Traffic Server records information about every transaction (or request) it processes and every error it detects in log files. This information is separated into various logs, which are discussed below.

By analyzing the log files, you can determine how many people use the Traffic Server cache, how much information each person requested, what pages are most popular, and so on. You can analyze the standard format log files with off-the-shelf analysis packages. To help with log file analysis, you can separate log files so they contain information specific to protocol or hosts. You can also configure Traffic Server to roll log files automatically at specific intervals during the day or when they reach a certain size.

## Enabling Logs¶

By default, Traffic Server creates both error and event log files and records system information in system log files. You can disable event logging and/or error logging by setting the configuration variable proxy.config.log.logging_enabled in records.config to one of the following values:

Value Description
0 Disable both event and error logging.
1 Enable error logging only.
2 Enable event logging only.
3 Enable both event and error logging.

## Log Types¶

Three separate classes of log files exist: System Logs, Error Logs, and Event Logs. The fourth log type covered here, Summary Logs are a special instance of the event logs, but instead of including details of individual transactions, the summary logs allow you to emit log entries which aggregate all events that occur over arbitrary periods of time (the specific period of time being a fixed configuration of each summary log you create).

### System Logs¶

System log files record system information, including messages about the state of Traffic Server and any errors or warnings it produces. This kind of information might include a note that event log files were rolled or an error indicating that Traffic Server was restarted. If Traffic Server is failing to start properly on your system(s), this is the first place you’ll want to look for possible hints as to the cause.

All system information messages are logged with the system-wide logging facility syslog under the daemon facility. The syslog.conf(5) configuration file (stored in the /etc directory) specifies where these messages are logged. A typical location is /var/log/messages (Linux).

The syslog(8) process works on a system-wide basis, so it serves as the single repository for messages from all Traffic Server processes (including traffic_server and traffic_manager).

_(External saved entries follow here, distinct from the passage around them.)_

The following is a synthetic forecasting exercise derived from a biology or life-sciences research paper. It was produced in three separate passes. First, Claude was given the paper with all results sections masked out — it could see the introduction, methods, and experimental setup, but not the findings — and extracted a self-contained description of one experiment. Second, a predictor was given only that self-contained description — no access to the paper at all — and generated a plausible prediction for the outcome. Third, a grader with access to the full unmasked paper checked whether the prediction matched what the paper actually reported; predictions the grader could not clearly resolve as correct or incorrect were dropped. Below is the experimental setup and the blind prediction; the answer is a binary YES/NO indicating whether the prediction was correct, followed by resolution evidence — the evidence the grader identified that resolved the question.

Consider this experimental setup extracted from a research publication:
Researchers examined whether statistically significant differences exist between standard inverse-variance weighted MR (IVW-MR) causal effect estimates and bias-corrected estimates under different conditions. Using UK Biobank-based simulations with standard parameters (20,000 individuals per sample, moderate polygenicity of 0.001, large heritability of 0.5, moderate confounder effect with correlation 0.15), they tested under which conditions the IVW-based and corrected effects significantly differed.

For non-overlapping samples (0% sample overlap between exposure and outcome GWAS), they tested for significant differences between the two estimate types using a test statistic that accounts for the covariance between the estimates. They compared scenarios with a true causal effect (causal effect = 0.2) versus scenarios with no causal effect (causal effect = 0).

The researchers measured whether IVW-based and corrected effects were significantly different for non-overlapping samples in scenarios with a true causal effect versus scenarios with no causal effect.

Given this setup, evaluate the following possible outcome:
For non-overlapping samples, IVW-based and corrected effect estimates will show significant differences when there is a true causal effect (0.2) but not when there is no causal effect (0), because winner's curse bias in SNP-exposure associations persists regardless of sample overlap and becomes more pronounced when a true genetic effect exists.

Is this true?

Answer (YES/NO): YES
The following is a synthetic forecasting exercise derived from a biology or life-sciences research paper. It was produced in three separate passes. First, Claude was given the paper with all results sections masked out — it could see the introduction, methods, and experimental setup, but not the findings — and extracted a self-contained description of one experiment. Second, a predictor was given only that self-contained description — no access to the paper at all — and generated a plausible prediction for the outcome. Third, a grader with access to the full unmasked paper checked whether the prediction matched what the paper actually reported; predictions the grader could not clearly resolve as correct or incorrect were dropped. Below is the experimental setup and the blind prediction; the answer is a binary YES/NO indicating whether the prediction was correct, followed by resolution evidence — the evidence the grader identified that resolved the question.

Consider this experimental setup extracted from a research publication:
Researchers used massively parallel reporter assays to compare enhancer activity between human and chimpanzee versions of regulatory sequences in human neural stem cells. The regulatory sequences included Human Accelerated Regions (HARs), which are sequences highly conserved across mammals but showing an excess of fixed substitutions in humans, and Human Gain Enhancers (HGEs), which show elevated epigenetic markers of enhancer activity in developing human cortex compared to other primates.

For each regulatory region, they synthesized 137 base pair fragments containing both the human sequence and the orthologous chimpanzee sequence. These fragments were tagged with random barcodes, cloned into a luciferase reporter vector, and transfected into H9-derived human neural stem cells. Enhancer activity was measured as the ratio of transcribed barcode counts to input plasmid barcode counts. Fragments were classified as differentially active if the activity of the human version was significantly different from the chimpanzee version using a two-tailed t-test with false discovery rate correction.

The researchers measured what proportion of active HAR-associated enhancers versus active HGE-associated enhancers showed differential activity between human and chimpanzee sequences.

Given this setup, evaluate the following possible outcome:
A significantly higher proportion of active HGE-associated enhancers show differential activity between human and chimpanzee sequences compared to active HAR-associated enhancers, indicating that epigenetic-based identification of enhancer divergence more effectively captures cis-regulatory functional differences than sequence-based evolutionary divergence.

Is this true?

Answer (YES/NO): NO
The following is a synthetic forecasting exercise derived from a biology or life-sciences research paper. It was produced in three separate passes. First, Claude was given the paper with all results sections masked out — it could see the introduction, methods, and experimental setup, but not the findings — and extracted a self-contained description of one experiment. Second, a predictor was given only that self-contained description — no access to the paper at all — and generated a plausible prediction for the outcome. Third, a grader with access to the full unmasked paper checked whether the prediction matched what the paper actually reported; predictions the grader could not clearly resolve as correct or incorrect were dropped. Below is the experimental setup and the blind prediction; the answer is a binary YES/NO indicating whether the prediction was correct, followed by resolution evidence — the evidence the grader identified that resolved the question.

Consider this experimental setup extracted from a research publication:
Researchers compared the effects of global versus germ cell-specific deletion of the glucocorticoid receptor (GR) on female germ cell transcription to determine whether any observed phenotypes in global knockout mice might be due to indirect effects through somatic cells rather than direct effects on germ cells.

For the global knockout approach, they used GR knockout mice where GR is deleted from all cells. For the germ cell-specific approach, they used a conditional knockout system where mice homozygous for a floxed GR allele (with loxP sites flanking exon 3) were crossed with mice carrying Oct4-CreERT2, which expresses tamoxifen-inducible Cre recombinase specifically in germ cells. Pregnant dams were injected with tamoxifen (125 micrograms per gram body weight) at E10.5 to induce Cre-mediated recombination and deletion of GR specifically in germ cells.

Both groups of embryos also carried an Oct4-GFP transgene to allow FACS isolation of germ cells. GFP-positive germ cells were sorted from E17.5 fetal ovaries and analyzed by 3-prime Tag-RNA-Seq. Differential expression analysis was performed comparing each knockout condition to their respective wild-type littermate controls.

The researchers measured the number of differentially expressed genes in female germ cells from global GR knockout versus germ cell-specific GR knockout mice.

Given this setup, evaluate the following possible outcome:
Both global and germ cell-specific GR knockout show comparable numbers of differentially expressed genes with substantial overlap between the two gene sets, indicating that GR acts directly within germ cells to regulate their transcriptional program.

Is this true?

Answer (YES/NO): NO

System information logs observe a static format. Each log entry in the log contains information about the date and time the error was logged, the hostname of the Traffic Server that reported the error, and a description of the error or warning.

### Error Logs¶

Error log files record information about why a particular transaction was in error. Refer to Error Messages for a list of the messages logged by Traffic Server.

### Event Logs¶

Event log files (also called access logs) record information about the state of each transaction Traffic Server processes and form the true bulk of logging output in Traffic Server installations. Most of the remaining documentation in this chapter applies to creating, formatting, rotating, and filtering event logs.

Individual event log outputs are configured in logging.yaml and as such, the documentation provided in that configuration file’s section should be consulted in concert with the sections of this chapter.

### Summary Logs¶

Summary logs are an extension of the event logs, but instead of providing details for individual events, aggregate statistics are presented for all events occurring within the specified time window. Summary logs have access to all of the same fields as event logs, with the restriction that every field must be used within an aggregating function. Summary logs may not mix both aggregated and unaggregated fields.

The aggregating functions available are:

Function Description
AVG Average (mean) of the given field’s value from all events within the interval. May only be used on numeric fields.
COUNT The total count of events which occurred within the interval. No field name is necessary (COUNT(*) may be used instead).
FIRST The value of the first event, chronologically, which was observed within the interval. May be used with any type of field; numeric or otherwise.
LAST The value of the last event, chronologically, which was observed within the interval. May be used with any type of field; nuemric or otherwise.
SUM Sum of the given field’s value from all events within the interval. May only be used on numeric fields.

Summary logs are defined in logging.yaml just like regular event logs, with the only two differences being the exclusive use of the aforementioned aggregate functions and the specification of an interval, as so:

formats:
- name: mysummary
format: '%<operator(field)> : %<operator(field)>'
interval: n


The interval itself is given with n as the number of seconds for each period of aggregation. There is no default value.